§ **Supplied text**:
You are viewing a plain text version of this content. The canonical link for it is here.

Posted to user@couchdb.apache.org by Bernd Lutz <ib...@googlemail.com> on 2009/12/30 20:01:08 UTC

Handling unique URL friendly identifiers

Hello everyone,

I'm currently exploring the possibility to port an app from MySQL to CouchDB. The app uses friendly URLs, e.g. http://myapp.com/content/friendly-identifier. Every content has an unique identifier which derives from the content title.

If there would be only a few users creating content a simple check for the identifier's uniqueness would be enough. But what if there are multiple database nodes and let's say thousand users creating identifiers.
So we cannot get a consistent view result on a single node nor being sure that another user doesn't add a same identifier on another node in parallel.

I hope you got the problem. How would you handle it?

My approach:
Setting up a special node and database handling idenifiers with a view having the identifier as key.
1. Adding a new document with the identifier.
2. Check the uniqueness by queriing the view.
3. If ok, all right. Otherwise: Recursively add a postfix "-n" until the result is unique.

Of course the identifier won't be used as document _id.
I think this is a common problem not only for url friendly identifiers. A common usage could be also the unique user name.

Best regards and a happy new year,
Bernd

Re: Handling unique URL friendly identifiers

Posted by Chris Anderson <jc...@apache.org>.

On Thu, Dec 31, 2009 at 12:28 AM, Bernd Lutz <ib...@googlemail.com> wrote:
>>
>> I think it's actually good practice to use docids for friendly identifiers. Then collisions between URL slugs will appear as couchdb conflicts (eventually, in the case of distributed app, and immediately, in the case of a single node or partitioned cluster).
>>
>
> At first I thought this, too. But this would mean documents have to be deleted and then re added for updates. _ids used to realize a sort of relation have to be changed, too - like comments in a blog. So I thought it might be better to avoid further problems by not using url friendly identifiers as _ids.

§ **Materials provided**:
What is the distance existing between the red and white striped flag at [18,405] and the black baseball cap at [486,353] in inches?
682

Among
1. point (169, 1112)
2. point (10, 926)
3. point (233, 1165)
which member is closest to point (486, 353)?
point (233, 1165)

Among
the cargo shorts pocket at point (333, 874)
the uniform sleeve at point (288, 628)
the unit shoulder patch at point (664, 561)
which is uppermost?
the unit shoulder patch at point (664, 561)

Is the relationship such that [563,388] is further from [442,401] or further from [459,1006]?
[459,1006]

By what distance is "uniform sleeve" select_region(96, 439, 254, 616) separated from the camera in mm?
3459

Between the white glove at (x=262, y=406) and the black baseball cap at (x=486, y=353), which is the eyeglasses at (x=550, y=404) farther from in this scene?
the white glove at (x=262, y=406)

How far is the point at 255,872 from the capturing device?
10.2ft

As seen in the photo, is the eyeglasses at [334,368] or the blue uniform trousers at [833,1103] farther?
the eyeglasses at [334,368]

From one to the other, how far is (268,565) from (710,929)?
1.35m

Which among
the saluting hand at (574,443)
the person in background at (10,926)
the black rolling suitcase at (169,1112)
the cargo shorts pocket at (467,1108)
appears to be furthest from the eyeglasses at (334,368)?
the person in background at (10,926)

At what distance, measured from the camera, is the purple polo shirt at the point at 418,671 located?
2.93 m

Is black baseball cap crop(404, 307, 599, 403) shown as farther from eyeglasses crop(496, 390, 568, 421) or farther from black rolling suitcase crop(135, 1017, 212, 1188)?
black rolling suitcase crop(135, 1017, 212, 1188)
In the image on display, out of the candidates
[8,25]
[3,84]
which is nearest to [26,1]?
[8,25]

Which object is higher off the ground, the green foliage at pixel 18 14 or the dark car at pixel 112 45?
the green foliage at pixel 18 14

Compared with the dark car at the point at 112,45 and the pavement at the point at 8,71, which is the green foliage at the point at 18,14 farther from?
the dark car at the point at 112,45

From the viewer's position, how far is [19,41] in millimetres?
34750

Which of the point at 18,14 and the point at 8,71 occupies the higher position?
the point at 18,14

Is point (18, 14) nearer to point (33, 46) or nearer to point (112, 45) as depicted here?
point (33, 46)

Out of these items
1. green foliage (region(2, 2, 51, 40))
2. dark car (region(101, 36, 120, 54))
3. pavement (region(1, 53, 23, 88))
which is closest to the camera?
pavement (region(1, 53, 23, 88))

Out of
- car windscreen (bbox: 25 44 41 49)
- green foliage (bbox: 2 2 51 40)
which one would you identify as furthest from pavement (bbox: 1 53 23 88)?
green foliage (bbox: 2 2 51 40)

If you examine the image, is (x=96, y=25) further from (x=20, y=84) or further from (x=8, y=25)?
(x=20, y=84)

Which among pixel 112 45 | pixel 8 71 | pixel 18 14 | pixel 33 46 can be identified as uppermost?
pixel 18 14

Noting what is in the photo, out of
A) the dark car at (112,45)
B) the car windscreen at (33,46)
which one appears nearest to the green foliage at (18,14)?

§ **Given instruction A**: Tally how many lines of the listing contain the string "shorts", treating upper and lower case as different, and give only that number.
§ **Given instruction B**: Resume the CouchDB mailing-list thread, starting right after its last sentence.
The CouchDB mailing-list thread and the listing are unrelated and should be treated separately.

§ **Right answer A**: 2

§ **Right answer B**:
I've been happy enough to live without changeable ids. I've even done
embarrassing stuff like misspelled a word in a blog post title, which
I then fixed in doc.title, but it is still wrong in doc._id (and thus
the URL). Details like this I suppose are a matter of how much the
business case can be bent around the technology, and vice versa.

Also, bear in mind that 99% of the time (in apps which don't do a
whole lot of disconnected operation) when there is an _id collision it
will manifest itself before the document is saved anywhere.

If you are building a truly p2p app where no single entity will be in
control of the "real" state of the data, then you might be better off
using uuids. (But then you'd better resign yourself to not having
uniqueness constraints of any sort...)

>
> But I see the point: Better error handling. Additionally it might be useful to add a prefix to distinguish between content types and being able to have the same identifiers for different content types.
>

Yes, a prefix is sensible in most cases.

Chris

-- 
Chris Anderson
http://jchrisa.net
http://couch.io

Re: Handling unique URL friendly identifiers

Posted by Bernd Lutz <ib...@googlemail.com>.

> 
> I think it's actually good practice to use docids for friendly identifiers. Then collisions between URL slugs will appear as couchdb conflicts (eventually, in the case of distributed app, and immediately, in the case of a single node or partitioned cluster).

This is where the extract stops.